■ DOCUMENT EXCERPT ■
-------

Unbabel-comet

Latest version: v2.2.5

Safety actively analyzes 723650 Python packages for vulnerabilities to keep your Python projects secure.

Page 2 of 3

2.1.1

Minor bug fix on MBR default model.
Rollback to CometKiwi-22 as default QE model (due to being lightweight)
Minor dependencies update

2.1.0

Released of CometKiwi [-XL](https://huggingface.co/Unbabel/wmt23-cometkiwi-da-xl) and [-XXL](https://huggingface.co/Unbabel/wmt23-cometkiwi-da-xxl)

Bump torchmetrics ("^0.10.2") and Pytorch Lightning ("^2.0.0") (159)

Update on MODELS.md and LICENSE.models.md documentation.

2.0.2

Minor bug fix, update HF hub and released [CometKiwi model](https://huggingface.co/Unbabel/wmt22-cometkiwi-da):
- Bump Hugging Face Hub (^0.16.0)
- Added flexibility to checkpoint download (156 )
- [CometKiwi](https://huggingface.co/Unbabel/wmt22-cometkiwi-da) model is finally released. It's open-source with a non-commercial license.

2.0.1

2.0.0

- **New model architecture (UnifiedMetric)** inspired by [UniTE](https://aclanthology.org/2022.acl-long.558/).

-------

■ GIVEN RECORDS ■
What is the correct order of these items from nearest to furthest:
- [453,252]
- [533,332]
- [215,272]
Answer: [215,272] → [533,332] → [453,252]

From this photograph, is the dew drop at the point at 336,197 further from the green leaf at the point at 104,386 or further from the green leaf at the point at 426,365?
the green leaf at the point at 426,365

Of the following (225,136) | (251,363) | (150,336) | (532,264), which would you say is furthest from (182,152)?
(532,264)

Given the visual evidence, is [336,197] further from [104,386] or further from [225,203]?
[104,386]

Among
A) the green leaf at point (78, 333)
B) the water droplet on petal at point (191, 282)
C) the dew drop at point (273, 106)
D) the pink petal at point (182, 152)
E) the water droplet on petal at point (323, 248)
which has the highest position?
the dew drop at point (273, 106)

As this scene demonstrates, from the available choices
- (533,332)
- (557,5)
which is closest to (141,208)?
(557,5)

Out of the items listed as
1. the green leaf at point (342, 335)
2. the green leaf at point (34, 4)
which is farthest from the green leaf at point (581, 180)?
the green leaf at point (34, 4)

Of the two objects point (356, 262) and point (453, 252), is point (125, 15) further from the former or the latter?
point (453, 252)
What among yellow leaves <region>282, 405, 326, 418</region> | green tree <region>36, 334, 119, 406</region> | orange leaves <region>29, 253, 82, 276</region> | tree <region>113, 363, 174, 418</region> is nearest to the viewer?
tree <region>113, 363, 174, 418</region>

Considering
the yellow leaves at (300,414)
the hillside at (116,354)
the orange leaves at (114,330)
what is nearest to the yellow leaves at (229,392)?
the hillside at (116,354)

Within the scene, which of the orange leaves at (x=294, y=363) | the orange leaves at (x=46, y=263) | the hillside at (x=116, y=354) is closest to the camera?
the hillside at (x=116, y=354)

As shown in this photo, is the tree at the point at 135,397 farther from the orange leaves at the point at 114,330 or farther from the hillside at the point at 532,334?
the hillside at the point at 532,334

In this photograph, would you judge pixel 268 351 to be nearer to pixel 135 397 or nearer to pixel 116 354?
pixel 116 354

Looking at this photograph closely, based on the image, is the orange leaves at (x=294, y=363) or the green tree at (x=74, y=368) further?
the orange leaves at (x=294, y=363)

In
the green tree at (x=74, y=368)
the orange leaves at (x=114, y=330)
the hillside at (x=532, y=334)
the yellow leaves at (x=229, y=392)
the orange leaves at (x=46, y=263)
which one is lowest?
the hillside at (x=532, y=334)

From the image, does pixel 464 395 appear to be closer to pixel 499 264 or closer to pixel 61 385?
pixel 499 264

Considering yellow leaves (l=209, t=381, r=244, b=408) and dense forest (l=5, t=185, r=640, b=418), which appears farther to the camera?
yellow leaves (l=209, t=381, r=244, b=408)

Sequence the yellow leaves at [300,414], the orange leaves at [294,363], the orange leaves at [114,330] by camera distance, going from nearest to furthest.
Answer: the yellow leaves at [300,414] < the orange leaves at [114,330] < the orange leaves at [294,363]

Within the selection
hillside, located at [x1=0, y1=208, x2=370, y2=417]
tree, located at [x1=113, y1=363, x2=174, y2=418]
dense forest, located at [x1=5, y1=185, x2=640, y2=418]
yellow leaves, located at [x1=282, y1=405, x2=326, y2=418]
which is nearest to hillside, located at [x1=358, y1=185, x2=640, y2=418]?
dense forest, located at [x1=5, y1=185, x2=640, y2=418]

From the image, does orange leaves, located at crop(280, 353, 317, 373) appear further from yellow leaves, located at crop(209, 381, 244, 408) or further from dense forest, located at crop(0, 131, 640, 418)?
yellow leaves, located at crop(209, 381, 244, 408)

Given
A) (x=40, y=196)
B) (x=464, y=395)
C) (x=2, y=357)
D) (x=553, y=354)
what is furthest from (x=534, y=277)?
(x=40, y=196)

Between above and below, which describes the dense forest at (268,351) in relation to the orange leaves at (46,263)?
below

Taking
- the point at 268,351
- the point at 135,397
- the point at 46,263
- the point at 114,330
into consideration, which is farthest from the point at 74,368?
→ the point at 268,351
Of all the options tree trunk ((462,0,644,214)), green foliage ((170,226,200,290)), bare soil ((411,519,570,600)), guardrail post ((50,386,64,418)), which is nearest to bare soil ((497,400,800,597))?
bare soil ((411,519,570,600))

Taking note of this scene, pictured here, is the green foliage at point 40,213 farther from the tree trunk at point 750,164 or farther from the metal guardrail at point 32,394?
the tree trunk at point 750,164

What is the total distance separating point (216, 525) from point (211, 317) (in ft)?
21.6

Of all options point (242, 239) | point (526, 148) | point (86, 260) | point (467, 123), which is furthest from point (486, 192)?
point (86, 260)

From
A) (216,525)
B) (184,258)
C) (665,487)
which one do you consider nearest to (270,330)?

-------

■ WHAT TO WORK ON ■
1. Write out the passage of the Unbabel-comet release notes that starts with the words "Minor bug fix on" and ends with "and LICENSE.models.md documentation.", word for word.
2. Repeat the rows verbatim from the very first one through the line containing "Answer: [215,272] → [533,332] → [453,252]", including that line.
The Unbabel-comet release notes and the rows were taken from separate sources.

■ FINAL ANSWERS ■
1.
Minor bug fix on MBR default model.
Rollback to CometKiwi-22 as default QE model (due to being lightweight)
Minor dependencies update

2.1.0

Released of CometKiwi [-XL](https://huggingface.co/Unbabel/wmt23-cometkiwi-da-xl) and [-XXL](https://huggingface.co/Unbabel/wmt23-cometkiwi-da-xxl)

Bump torchmetrics ("^0.10.2") and Pytorch Lightning ("^2.0.0") (159)

Update on MODELS.md and LICENSE.models.md documentation.

2.
What is the correct order of these items from nearest to furthest:
- [453,252]
- [533,332]
- [215,272]
Answer: [215,272] → [533,332] → [453,252]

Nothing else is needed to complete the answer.